Wenn man diese „Spielregeln“ einhält, also sowohl im Hinblick auf die Vertragsgestaltung als auch die tatsächliche Handhabung, sollte man auch auf der sicheren Seite sein, was selbstverständlich auch für das Interim Management gilt. Denn dieser Punkt war Bestandteil der Diskussionen im Rahmen des Gesetzgebungsverfahrens und wurde genau so berücksichtigt, wie es das Gesetz wiedergibt.

Damit das Ganze aber nicht zu einfach wird, muss man bedenken, dass sich das Thema nicht nur Konsequenzen für das Arbeitsrecht, sondern auch für das Sozialrecht und das Steuerrecht hat. Dabei ist das Sozialrecht aufgrund der für Arbeitnehmer abzuführenden Sozialversicherungsbeiträge häufig der „neuralgische Punkt“, gerade aus Unternehmenssicht.

Neuere sozialgerichtliche Rechtsprechung

Die Rechtsprechung der Sozialgerichte in der letzten Zeit ist – was in der Natur der Sache liegt – einzelfallbezogen und kommt dementsprechend zu unterschiedlichen fallbezogenen Entscheidungen, bei denen die abhängige Beschäftigung mal bejaht, mal verneint wurde. Deshalb erfolgt hier eine Beschränkung auf exemplarische Entscheidungen.

Die bekannteste Entscheidung ist das Urteil des Bundessozialgericht vom 31.03.2017 (BeckRS 2017, 11418). Dort hat das Bundessozialgericht die Honorarhöhe als gewichtiges Indiz für eine Selbständigkeit gewertet und im entschiedenen Fall eine abhängige Beschäftigung abgelehnt.

### Schriftliche Aufgabe 1
Gib bitte die Zeilen der Auflistung unverändert wieder, beginnend mit der Zeile, die „How far apart“ enthält, bis einschließlich zum Ende der Auflistung. Lass die Bilder in deiner Antwort weg.
Der bereitgestellte Text und die anschließende Auflistung haben inhaltlich nichts miteinander zu tun.

### Daten zur Aufgabe
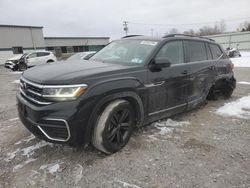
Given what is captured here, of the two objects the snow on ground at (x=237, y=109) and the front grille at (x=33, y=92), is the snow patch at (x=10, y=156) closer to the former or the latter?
the front grille at (x=33, y=92)

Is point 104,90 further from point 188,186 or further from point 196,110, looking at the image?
point 196,110

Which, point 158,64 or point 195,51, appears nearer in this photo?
point 158,64

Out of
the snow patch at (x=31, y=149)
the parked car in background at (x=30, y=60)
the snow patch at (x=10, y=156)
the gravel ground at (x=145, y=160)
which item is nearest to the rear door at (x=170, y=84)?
Answer: the gravel ground at (x=145, y=160)

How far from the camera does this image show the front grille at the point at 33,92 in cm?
289

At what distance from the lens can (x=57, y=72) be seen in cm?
312

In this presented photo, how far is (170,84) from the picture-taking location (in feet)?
13.2

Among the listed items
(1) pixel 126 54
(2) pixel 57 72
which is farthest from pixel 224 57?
(2) pixel 57 72

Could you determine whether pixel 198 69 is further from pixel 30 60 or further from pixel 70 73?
pixel 30 60

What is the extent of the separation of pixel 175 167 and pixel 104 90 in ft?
4.52

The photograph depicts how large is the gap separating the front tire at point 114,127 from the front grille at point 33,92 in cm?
75

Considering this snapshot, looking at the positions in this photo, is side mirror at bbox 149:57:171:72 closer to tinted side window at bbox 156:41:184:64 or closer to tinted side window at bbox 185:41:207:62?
tinted side window at bbox 156:41:184:64

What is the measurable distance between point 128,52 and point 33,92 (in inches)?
70.1

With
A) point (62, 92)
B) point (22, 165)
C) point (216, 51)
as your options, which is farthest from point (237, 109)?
point (22, 165)

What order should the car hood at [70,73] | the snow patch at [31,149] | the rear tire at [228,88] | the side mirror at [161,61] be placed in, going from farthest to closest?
the rear tire at [228,88]
the side mirror at [161,61]
the snow patch at [31,149]
the car hood at [70,73]
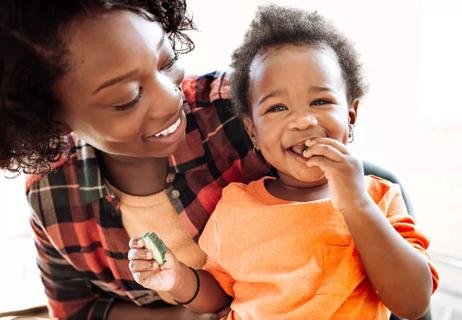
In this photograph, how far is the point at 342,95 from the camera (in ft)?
3.47

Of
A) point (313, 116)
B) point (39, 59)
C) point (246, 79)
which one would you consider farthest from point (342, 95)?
point (39, 59)

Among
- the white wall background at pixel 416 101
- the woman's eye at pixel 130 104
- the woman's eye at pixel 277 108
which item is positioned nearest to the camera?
the woman's eye at pixel 130 104

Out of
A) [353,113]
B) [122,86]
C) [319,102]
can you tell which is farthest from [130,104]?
[353,113]

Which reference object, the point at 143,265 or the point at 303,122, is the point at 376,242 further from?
the point at 143,265

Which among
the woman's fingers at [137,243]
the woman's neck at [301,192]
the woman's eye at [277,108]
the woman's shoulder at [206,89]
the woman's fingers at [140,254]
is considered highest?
the woman's shoulder at [206,89]

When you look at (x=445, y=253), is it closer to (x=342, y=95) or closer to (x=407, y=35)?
(x=407, y=35)

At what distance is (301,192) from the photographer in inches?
44.8

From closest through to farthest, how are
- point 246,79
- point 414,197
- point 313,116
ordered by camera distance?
point 313,116 < point 246,79 < point 414,197

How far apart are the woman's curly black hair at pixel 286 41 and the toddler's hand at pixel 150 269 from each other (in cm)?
44

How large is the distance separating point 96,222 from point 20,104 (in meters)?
0.44

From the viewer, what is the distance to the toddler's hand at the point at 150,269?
103cm

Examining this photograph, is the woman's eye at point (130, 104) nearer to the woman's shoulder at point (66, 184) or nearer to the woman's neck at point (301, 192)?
the woman's shoulder at point (66, 184)

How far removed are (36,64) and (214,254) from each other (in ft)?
2.00

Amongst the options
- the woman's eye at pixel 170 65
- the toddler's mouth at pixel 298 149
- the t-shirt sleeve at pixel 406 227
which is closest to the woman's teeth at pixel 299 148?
the toddler's mouth at pixel 298 149
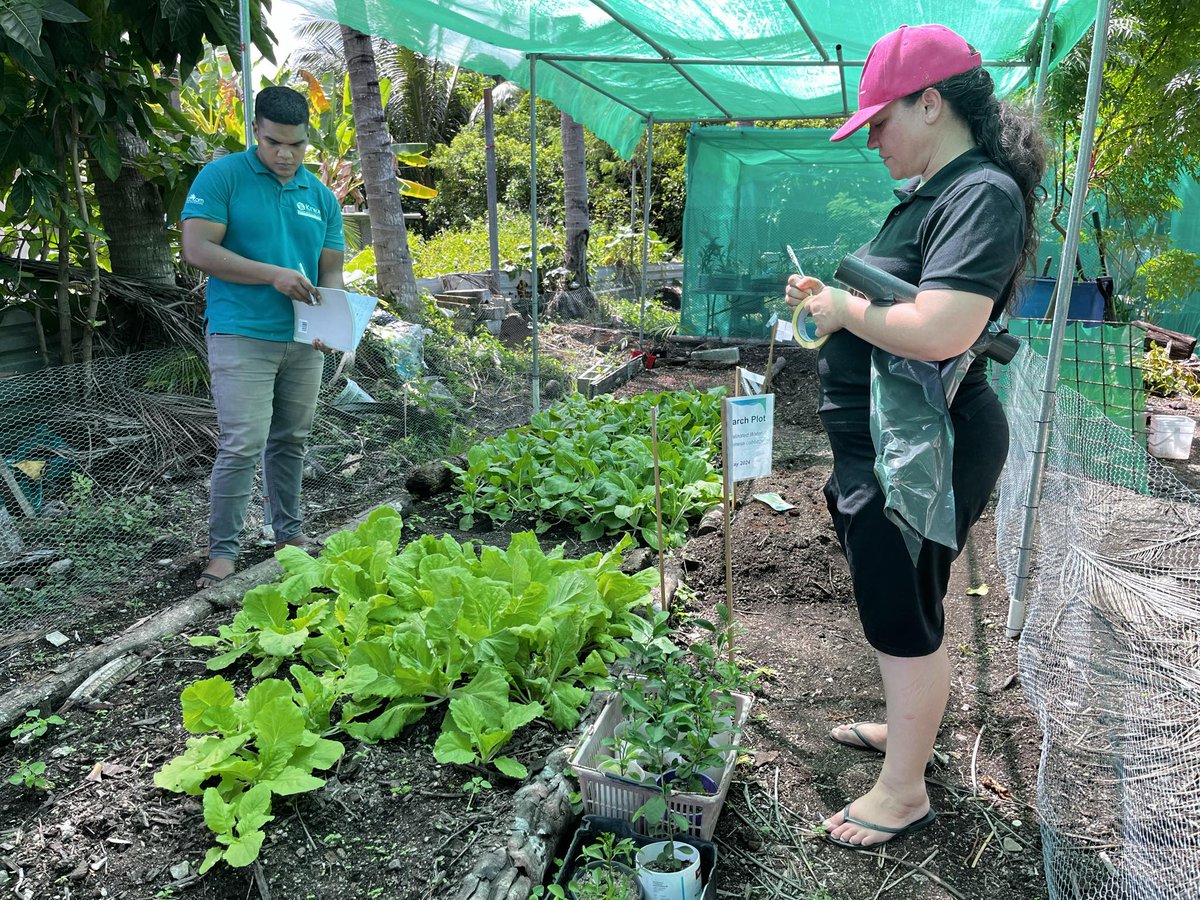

### Schriftliche Aufgabe 2
Fasse im bereitgestellten Text den Absatz, der mit „Die Rechtsprechung der Sozialgerichte“ beginnt, in zwei Stichpunkten zusammen.

### Erwartete Ausgabe 1
How far apart are the woman's curly black hair at pixel 286 41 and the toddler's hand at pixel 150 269 from each other (in cm)?
44

How large is the distance separating point 96,222 from point 20,104 (in meters)?
0.44

From the viewer, what is the distance to the toddler's hand at the point at 150,269?
103cm

Examining this photograph, is the woman's eye at point (130, 104) nearer to the woman's shoulder at point (66, 184) or nearer to the woman's neck at point (301, 192)?
the woman's shoulder at point (66, 184)

How far removed are (36,64) and (214,254) from each other (in ft)?
2.00

Amongst the options
- the woman's eye at pixel 170 65
- the toddler's mouth at pixel 298 149
- the t-shirt sleeve at pixel 406 227
which is closest to the woman's teeth at pixel 299 148?
the toddler's mouth at pixel 298 149

### Erwartete Ausgabe 2
- Die Sozialgerichte entscheiden in letzter Zeit einzelfallbezogen und bejahen eine abhängige Beschäftigung mal, mal verneinen sie sie.
- Deshalb beschränkt sich die Darstellung auf exemplarische Entscheidungen.